*** Text passage

Improving livelihoods through communal tenure rights in the Maya Biosphere Reserve, GuatemalaGuatemala

Background 1

The Maya Biosphere reserve was created in 1990, and covers over 50 percent of Petén state in Guatemala and is connected to protected areas in Belize and Mexico. At 2.1 million hectares, it is one of the largest areas of tropical forests north of the Amazon. The reserve has three zones; a core zone which consists of state owned national parks and reserves, and where harvest activities are restricted. A second state owned zone, where regulated harvest of zate palms, chicle gum, allspice and timber is permitted. A less regulated buffer zone, which includes privately owned land. Rapid land use change has been occurring in the buffer zone, with agriculture turning into the dominant activity and reducing forest cover.

In an effort to develop a long term model which integrates livelihoods and conservation priorities, local communities were granted concessions, which gave them management rights over the state owned multiple use zone. Currently, 13 concessions covering 500,000 hectares have been granted to local communities. This allows local communities to sustainably harvest wood and non-timber forest products, which helps meet livelihood needs. However, communities need to be certified in order to carry out these activities, which act as a safeguard against over exploitation. The concessions not only serve as a source of livelihood opportunities for communities, but also act as an incentive for communities to protect and sustainably manage forest resources.

******
*** Raw data

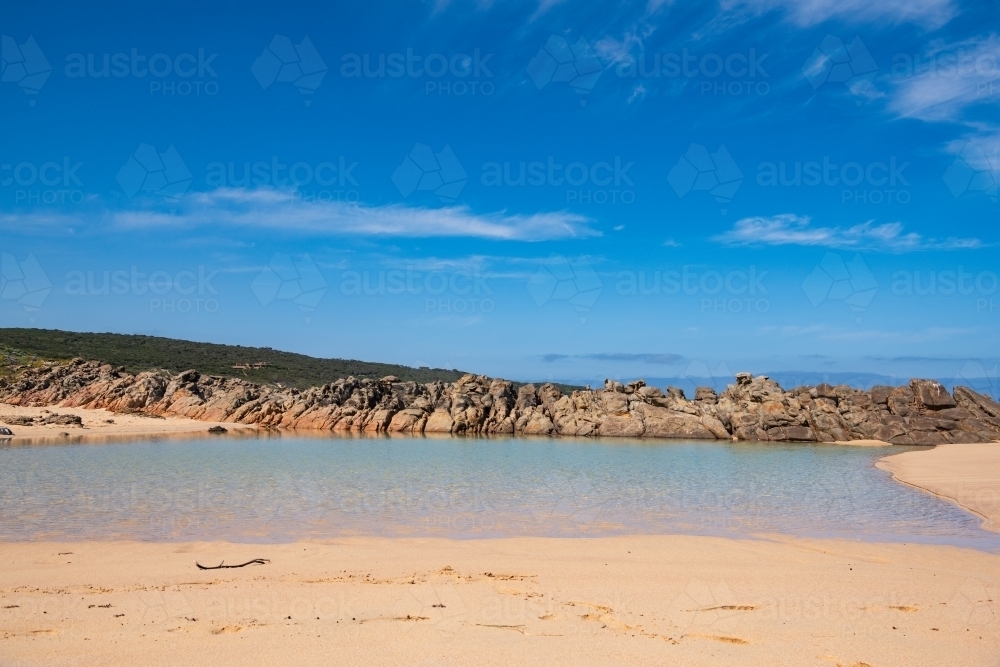 View of shallow pool on beach with rocks in the background with house on the hill - Australian Stock Image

******

Reproduce word for word the part of the Maya Biosphere Reserve passage starting with "Background 1" and going on through "reducing forest cover.".

Background 1

The Maya Biosphere reserve was created in 1990, and covers over 50 percent of Petén state in Guatemala and is connected to protected areas in Belize and Mexico. At 2.1 million hectares, it is one of the largest areas of tropical forests north of the Amazon. The reserve has three zones; a core zone which consists of state owned national parks and reserves, and where harvest activities are restricted. A second state owned zone, where regulated harvest of zate palms, chicle gum, allspice and timber is permitted. A less regulated buffer zone, which includes privately owned land. Rapid land use change has been occurring in the buffer zone, with agriculture turning into the dominant activity and reducing forest cover.